Позволяю себе мимоходом сказать, что Общество наше по теории языка потрудилось-таки. Имена Каченовского, Калайдовича, Болдырева, Снегирева, И. Давыдова, Мерзлякова значились в его трудах. Наконец, многим ли даже известно, что знаменитое рассуждение знаменитого Востокова «О славянском языке», произведшее переворот в науке и послужившее исходною точкой для нового направления славянской лингвистики, в первый раз напечатано в наших «Трудах»?[1]

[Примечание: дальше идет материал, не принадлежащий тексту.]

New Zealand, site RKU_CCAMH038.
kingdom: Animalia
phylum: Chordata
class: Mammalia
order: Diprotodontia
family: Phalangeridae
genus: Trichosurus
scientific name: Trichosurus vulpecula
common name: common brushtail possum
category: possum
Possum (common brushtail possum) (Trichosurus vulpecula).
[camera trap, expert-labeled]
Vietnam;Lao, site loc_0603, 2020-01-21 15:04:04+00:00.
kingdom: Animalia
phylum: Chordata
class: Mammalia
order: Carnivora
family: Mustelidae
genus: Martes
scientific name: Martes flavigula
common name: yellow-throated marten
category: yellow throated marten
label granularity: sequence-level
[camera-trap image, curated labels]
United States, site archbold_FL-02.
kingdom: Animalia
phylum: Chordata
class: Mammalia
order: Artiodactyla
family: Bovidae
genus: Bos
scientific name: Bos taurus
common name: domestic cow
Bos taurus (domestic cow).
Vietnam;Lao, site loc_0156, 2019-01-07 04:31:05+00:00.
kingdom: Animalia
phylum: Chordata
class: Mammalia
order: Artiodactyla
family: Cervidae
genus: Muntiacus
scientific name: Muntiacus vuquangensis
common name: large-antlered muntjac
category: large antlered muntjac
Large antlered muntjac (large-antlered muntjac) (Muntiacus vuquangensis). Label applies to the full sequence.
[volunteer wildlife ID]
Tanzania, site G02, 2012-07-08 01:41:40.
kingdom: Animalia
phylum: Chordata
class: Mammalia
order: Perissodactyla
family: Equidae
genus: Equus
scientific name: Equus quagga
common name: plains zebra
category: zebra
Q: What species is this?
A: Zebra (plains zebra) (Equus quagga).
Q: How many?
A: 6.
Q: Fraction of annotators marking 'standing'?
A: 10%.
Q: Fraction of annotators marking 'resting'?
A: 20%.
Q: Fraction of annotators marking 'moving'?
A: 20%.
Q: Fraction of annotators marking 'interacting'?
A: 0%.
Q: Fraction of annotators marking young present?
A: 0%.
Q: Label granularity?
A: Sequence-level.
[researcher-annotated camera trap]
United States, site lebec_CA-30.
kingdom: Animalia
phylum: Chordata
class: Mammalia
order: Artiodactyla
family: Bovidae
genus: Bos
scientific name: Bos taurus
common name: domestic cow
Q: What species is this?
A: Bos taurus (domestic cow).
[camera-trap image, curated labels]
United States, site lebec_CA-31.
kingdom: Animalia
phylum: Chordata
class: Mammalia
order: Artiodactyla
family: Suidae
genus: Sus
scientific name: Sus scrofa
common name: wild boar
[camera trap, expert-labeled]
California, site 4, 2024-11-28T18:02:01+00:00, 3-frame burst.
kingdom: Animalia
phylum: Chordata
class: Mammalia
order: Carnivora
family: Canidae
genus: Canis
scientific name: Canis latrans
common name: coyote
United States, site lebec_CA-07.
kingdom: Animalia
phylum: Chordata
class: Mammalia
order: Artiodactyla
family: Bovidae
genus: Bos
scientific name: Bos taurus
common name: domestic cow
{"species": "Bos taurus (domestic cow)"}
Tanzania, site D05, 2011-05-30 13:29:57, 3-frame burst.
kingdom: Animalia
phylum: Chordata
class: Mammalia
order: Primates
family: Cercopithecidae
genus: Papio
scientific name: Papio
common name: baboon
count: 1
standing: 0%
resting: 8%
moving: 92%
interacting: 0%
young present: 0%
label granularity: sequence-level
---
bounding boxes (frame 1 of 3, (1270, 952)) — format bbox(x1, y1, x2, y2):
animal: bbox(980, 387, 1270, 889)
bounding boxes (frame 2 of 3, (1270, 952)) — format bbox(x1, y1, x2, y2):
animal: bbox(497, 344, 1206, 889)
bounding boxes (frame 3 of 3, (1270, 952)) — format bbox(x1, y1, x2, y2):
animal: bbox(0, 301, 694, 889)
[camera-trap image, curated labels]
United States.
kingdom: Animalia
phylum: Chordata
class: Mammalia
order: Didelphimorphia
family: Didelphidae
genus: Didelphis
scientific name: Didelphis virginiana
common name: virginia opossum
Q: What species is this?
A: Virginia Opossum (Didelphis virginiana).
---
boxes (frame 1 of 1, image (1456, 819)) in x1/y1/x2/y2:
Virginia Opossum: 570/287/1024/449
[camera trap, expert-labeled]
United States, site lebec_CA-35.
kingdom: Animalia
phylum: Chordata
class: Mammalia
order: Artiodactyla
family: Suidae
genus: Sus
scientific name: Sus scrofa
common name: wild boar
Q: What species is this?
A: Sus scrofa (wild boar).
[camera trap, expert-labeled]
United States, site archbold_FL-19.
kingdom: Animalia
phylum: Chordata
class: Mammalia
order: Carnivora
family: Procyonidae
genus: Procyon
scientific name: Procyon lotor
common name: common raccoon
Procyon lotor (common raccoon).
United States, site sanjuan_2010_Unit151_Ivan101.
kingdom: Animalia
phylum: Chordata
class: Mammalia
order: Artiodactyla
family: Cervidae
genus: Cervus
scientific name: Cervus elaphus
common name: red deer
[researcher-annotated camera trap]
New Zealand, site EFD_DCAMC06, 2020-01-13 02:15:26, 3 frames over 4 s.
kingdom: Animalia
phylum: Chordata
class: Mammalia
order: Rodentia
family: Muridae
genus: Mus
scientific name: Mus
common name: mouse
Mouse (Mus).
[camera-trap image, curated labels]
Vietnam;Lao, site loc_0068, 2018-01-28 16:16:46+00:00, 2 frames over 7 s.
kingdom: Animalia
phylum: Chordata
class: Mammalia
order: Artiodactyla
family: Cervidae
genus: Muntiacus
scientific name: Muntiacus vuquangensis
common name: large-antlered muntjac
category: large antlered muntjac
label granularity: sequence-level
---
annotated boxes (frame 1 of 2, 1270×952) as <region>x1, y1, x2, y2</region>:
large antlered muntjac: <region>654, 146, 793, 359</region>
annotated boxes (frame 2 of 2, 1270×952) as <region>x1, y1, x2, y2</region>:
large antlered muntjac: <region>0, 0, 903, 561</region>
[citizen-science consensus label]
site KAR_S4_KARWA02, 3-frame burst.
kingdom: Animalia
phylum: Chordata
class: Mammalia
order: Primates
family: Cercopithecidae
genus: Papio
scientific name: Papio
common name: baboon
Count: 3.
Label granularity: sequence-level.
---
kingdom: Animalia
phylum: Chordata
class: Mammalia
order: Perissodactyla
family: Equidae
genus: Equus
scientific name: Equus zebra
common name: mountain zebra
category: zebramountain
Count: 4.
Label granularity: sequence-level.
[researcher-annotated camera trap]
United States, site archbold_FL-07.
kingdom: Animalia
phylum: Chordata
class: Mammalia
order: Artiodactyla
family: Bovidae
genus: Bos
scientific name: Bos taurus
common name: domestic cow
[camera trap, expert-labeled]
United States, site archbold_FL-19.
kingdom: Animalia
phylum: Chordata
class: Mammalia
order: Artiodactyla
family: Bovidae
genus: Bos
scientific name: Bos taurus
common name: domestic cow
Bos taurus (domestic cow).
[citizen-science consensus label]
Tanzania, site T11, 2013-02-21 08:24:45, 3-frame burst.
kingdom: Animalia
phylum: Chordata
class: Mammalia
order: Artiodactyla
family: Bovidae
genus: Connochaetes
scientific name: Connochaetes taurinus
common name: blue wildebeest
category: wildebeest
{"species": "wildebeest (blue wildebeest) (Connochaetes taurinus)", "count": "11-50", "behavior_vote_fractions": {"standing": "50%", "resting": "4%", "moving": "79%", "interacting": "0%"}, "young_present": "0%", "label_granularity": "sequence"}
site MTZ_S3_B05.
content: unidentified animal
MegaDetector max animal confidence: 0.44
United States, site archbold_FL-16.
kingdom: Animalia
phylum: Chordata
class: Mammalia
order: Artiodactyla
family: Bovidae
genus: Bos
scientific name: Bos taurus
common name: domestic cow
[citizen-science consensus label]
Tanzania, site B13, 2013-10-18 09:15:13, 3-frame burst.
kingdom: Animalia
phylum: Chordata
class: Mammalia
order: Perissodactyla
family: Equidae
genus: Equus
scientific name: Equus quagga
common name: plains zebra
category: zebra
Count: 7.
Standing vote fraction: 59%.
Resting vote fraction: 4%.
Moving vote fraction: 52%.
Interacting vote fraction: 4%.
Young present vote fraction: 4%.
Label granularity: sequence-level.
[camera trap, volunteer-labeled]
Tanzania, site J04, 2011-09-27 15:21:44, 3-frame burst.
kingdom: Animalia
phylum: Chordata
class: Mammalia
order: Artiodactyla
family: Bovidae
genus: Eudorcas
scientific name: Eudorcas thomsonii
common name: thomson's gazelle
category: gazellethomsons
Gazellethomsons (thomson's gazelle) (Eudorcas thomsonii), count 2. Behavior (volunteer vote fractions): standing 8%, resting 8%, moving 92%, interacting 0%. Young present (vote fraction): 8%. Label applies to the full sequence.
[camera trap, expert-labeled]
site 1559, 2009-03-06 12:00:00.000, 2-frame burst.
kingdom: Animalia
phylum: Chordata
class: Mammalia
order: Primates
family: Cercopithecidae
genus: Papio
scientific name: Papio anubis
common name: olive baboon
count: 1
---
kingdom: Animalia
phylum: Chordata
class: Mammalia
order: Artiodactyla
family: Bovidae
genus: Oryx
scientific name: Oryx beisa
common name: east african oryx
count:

Общество не с охотой умерло; оно боролось с агонией. Тогдашние старики сказывали мне, что, когда охладела публика, а потом и писатели, Общество стало набирать в члены, чуть не зазывать, кого попало, лишь бы продлить деятельность и чем-нибудь наполнять публичные заседания. Авторское самолюбие этим подкупалось, но не соблазнялась публика. Наконец стали прибегать к героическому средству: на заседания приглашался оркестр, выписывали чтецов, отличавшихся декламацией; недоставало, чтобы разносили мороженое и угощали шампанским. Тщетно: публика не находила интереса. С другой стороны, серьезнейшие из членов, и молодых и старых, находили профанациею Общества шумиху внешних эффектов.
Но Общество, как я сказал, обладало важным правом, и притом единственное в России: правом свободного слова, подчиненного лишь своей внутренней цензуре. Право это оставалось за ним, и оставалось именно по тому самому, что Общество перестало жить фактически; иначе, нет сомнения, контроль над своими публичными речами у него был бы отнят в период усиления общей цензуры, сокращения слушателей в университетах, изгнания философии из аудиторий и прочих подобных мер. Когда на общественном воздухе полегчало, о праве свободного слова, принадлежавшего Обществу, именовавшемуся Обществом любителей словесности, вспомнили. Это было в кабинете С. Т. Аксакова. Мысль принадлежала Константину Аксакову, исполнение — Михаилу Николаевичу Лонгинову.
Личность Константина Сергеевича Аксакова достаточно очерчена в печати и собственными его сочинениями, и воспоминаниями о нем современников. Историею моего семилетнего знакомства с известным славянофилом я не буду обременять собрания. Для цели настоящего рассказа достаточно упомянуть, что К. Аксаков был энтузиаст свободного слова, я сказал бы даже, фанатик, если бы с фанатизмом не соединялось понятие, наоборот, о противодействии свободе. Вера в свободное слово и его разумную силу, убеждение, что в нем одном кроется целение всех зол и источник всякого прогресса, истекали из воззрений Аксакова, философских и политических, своеобразных, но строго последовательных. А он сам был член нашего Общества, выбранный еще мальчиком (полагаю, в члены-сотрудники), вероятно, за какие-нибудь стишки. Сергей же Тимофеевич, почетный член Общества, принадлежал к числу немногих патриархов, сослуживцев и Мерзлякова, и Прокоповича-Антонского. Не раз между автором «Семейной хроники» и сыном его заходила речь, чтобы возобновить Общество; воспоминания, в которых неистощим был Сергей Тимофеевич, тем более разжигали это желание. Рассуждали, что Общество при настоящих обстоятельствах могло бы, видоизменив задачу, стать важным органом общественного сознания, пусть и ограничиваясь сферою литературы; но сама литература теперь так связана с общественною жизнью, что даже в своей легальной рамке может Общество, не безразборчиво составленное, послужить общественному воспитанию. Случалось и мне участвовать в этих обсуждениях; я любил беседу с Сергеем Тимофеевичем и часто его навещал.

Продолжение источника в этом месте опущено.